# ICOR: Improving Codon Optimization with Recurrent Neural Networks in Colab

## Introduction

ICOR (Improving Codon Optimization with Recurrent neural networks) is a deep learning-based tool that optimizes codon usage for enhanced protein expression in Escherichia coli.
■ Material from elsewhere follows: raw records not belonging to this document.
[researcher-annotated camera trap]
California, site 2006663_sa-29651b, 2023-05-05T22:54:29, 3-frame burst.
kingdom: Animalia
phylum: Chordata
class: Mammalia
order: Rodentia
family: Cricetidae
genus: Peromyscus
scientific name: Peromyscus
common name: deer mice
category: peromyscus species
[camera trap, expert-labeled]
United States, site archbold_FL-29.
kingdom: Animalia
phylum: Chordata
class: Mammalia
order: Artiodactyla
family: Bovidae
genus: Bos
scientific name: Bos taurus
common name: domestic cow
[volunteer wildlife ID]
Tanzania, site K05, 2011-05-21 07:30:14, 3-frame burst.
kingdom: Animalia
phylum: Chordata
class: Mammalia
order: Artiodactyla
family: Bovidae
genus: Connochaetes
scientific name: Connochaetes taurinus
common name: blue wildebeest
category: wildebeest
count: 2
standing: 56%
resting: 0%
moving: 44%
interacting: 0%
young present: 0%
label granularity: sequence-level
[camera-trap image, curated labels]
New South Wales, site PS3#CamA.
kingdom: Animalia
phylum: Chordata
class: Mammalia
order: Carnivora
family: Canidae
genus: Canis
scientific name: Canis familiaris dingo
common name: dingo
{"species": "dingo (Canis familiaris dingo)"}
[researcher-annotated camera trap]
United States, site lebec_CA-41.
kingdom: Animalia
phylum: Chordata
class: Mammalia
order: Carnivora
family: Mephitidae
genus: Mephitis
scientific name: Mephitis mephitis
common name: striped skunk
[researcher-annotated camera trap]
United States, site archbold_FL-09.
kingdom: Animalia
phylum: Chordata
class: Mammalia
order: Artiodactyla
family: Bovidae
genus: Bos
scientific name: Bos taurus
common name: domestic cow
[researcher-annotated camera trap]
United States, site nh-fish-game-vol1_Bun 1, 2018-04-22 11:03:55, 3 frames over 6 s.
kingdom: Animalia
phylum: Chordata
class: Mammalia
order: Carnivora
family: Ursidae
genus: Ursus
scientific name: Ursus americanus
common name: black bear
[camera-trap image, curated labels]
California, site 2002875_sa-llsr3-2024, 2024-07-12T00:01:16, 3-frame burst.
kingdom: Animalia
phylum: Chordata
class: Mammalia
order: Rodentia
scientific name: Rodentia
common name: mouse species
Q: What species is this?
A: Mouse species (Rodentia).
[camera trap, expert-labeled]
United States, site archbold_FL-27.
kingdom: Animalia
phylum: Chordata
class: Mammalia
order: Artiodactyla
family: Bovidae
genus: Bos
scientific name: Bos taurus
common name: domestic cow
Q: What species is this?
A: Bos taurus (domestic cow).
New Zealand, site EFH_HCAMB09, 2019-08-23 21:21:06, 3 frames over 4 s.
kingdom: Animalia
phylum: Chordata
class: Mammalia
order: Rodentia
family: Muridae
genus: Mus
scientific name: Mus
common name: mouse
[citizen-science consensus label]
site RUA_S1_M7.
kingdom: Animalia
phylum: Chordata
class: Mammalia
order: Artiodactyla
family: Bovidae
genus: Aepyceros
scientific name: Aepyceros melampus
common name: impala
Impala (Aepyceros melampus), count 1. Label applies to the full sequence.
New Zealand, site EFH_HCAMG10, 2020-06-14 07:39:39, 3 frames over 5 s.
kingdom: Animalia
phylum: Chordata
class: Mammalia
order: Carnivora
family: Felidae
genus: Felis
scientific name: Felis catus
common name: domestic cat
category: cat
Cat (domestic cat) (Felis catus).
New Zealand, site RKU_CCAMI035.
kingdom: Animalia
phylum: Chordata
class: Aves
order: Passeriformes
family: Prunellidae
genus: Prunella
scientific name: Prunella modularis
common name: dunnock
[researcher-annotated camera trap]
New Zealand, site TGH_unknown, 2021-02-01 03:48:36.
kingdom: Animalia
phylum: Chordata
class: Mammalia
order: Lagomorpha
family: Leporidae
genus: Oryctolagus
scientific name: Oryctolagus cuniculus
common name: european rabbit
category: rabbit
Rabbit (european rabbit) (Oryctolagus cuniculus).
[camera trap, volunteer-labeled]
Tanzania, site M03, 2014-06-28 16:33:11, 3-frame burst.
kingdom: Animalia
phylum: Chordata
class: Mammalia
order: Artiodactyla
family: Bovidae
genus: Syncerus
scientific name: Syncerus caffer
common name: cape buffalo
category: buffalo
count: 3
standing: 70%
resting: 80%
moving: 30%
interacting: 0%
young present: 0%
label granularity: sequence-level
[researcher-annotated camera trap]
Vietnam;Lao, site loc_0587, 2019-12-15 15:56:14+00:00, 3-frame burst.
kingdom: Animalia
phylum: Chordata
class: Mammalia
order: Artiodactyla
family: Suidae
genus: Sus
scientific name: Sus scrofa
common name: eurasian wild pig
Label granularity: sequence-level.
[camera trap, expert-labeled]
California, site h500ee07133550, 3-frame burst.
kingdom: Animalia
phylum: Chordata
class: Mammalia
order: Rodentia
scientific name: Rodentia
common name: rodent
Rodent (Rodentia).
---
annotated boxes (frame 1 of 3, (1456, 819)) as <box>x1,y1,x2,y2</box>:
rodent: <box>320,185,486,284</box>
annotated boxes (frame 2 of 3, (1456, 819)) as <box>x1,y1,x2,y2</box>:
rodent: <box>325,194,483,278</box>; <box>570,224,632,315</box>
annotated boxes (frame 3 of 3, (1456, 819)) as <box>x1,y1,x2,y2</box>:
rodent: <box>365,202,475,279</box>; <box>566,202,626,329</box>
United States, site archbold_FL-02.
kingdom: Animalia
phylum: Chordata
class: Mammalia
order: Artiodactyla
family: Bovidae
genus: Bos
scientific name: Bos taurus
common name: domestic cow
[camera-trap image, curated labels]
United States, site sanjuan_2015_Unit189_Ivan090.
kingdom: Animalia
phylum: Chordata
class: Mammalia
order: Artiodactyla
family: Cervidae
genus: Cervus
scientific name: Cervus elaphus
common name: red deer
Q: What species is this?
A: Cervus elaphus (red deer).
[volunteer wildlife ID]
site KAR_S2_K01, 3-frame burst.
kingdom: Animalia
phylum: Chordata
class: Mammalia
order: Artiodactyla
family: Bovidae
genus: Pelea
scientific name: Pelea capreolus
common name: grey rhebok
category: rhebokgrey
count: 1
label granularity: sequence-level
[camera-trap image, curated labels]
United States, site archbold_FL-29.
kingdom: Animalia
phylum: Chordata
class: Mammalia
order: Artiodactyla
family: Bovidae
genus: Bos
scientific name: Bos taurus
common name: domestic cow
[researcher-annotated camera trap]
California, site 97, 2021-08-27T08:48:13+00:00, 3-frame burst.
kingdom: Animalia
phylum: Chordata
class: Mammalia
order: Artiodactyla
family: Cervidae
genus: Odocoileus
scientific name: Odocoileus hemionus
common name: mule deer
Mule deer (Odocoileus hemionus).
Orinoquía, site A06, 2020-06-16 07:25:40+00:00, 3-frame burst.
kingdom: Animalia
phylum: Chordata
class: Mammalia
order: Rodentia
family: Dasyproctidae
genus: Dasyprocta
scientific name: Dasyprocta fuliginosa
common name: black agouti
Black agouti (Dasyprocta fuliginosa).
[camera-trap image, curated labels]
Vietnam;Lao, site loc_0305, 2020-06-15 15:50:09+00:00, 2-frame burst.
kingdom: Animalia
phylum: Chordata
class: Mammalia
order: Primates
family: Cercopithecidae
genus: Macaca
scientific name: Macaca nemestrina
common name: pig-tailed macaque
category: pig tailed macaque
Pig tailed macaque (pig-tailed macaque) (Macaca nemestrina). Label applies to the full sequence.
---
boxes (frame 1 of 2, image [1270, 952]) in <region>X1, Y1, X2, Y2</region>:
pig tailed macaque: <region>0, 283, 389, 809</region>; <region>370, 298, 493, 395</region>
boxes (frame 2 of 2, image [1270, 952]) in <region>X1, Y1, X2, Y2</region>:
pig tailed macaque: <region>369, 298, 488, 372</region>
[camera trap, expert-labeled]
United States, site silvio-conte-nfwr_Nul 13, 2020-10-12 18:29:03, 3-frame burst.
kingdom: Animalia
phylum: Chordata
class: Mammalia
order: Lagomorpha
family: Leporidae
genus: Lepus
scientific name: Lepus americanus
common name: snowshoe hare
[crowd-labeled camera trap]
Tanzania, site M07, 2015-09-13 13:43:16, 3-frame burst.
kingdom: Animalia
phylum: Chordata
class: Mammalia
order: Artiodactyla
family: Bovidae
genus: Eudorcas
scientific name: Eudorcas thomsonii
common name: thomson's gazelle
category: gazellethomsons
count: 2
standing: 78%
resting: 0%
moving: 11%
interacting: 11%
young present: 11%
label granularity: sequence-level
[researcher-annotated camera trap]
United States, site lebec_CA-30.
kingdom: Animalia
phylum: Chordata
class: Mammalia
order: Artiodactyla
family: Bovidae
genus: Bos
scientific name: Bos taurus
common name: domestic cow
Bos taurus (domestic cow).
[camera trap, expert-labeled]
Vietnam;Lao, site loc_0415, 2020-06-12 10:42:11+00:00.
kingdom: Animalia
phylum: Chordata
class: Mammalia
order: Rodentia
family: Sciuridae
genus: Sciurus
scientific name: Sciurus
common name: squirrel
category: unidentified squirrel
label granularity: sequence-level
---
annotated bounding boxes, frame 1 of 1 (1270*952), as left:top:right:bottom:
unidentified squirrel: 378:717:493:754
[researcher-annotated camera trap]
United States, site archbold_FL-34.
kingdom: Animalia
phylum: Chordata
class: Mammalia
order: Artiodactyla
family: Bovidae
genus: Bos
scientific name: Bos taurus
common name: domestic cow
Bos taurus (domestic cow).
By leveraging recurrent neural networks, ICOR learns codon usage patterns and context to improve upon traditional frequency-based optimization methods.

This notebook provides a user-friendly interface for batch optimizing of DNA or AA sequences using ICOR, created by <b><font color='Gold'>**Logan Hessefort**</font></b> ([LinkedIn](https://www.linkedin.com/in/logan-hessefort/)).

This notebook is based on the excellent work from [Jain et al. (2023)](https://doi.org/10.1186/s12859-023-05246-8), who developed the original ICOR algorithm.

This notebook was created as part of a <b><font color='green'>US Department of Energy SCGSR Fellowship</font></b> ([details](https://science.osti.gov/wdts/scgsr)) at the National Renewable Energy Laboratory with additional support from the <b><font color='DodgerBlue'>US National Science Foundation</font></b> ([grant](https://www.nsf.gov/awardsearch/showAward?AWD_ID=2132183&HistoricalAwards=false)).

## How to Use This Notebook

1. Run the cells in order. The notebook will:
   - Set up the required environment
   - Clone the ICOR repository
   - Install necessary dependencies

2. Prepare your input CSV file (see next section for details)

3. Upload your CSV file when prompted

4. The script will process each sequence and output a consolidated CSV with the results

## Input CSV Structure

Your input CSV should contain the following columns:

- `Sequence Name`: A unique identifier for each sequence
- `Sequence`: The original DNA sequence

Your CSV should look something like this:

| Sequence Name | Sequence |
|:-------------:|:--------:|
| Gene1 | ATGCATGCATGC... |
| Gene2 | ATGGCTAGCTAG... |
| ... | ... |
| GeneN | ATGTACGTACGT... |

## Output

The script will generate a consolidated CSV file containing:

- Sequence Name
- Original Sequence
- ICOR Optimized Sequence


For any issues or questions, please refer to the [ICOR-batch GitHub repository](https://github.com/Loganz97/icor-codon-optimization-batch).

In [None]:
#@title Setup Environment and Clone Repository

#@markdown Run this cell to set up the environment and clone the ICOR repository. This step will:
#@markdown
#@markdown 1. Install required Python packages
#@markdown 2. Clone the ICOR repository
#@markdown 3. Set up the necessary Python path
#@markdown
#@markdown <font color="cyan">**Note**: This cell may take a few minutes to run as it installs dependencies and clones the repository.</font>
%pip install -q biopython numpy onnxruntime==1.12.0 selenium webdriver_manager pandas
!git clone -q https://github.com/Loganz97/icor-codon-optimization-batch/
%cd icor-codon-optimization-batch
import os
import sys
import pandas as pd
from Bio.Seq import Seq
import onnxruntime as rt
import numpy as np

# Add the 'tool' directory to the Python path
tool_dir = os.path.abspath('tool')
if tool_dir not in sys.path:
    sys.path.insert(0, tool_dir)

In [None]:
#@title ICOR Optimization Input Parameters

#@markdown **Job Name:** Name for this optimization run
jobname = "ICOR_Optimization_1" #@param {type:"string"}

#@markdown **Sequence Type:** Choose between DNA or Amino Acid (AA) input
sequence_type = "AA" #@param ["DNA", "AA"]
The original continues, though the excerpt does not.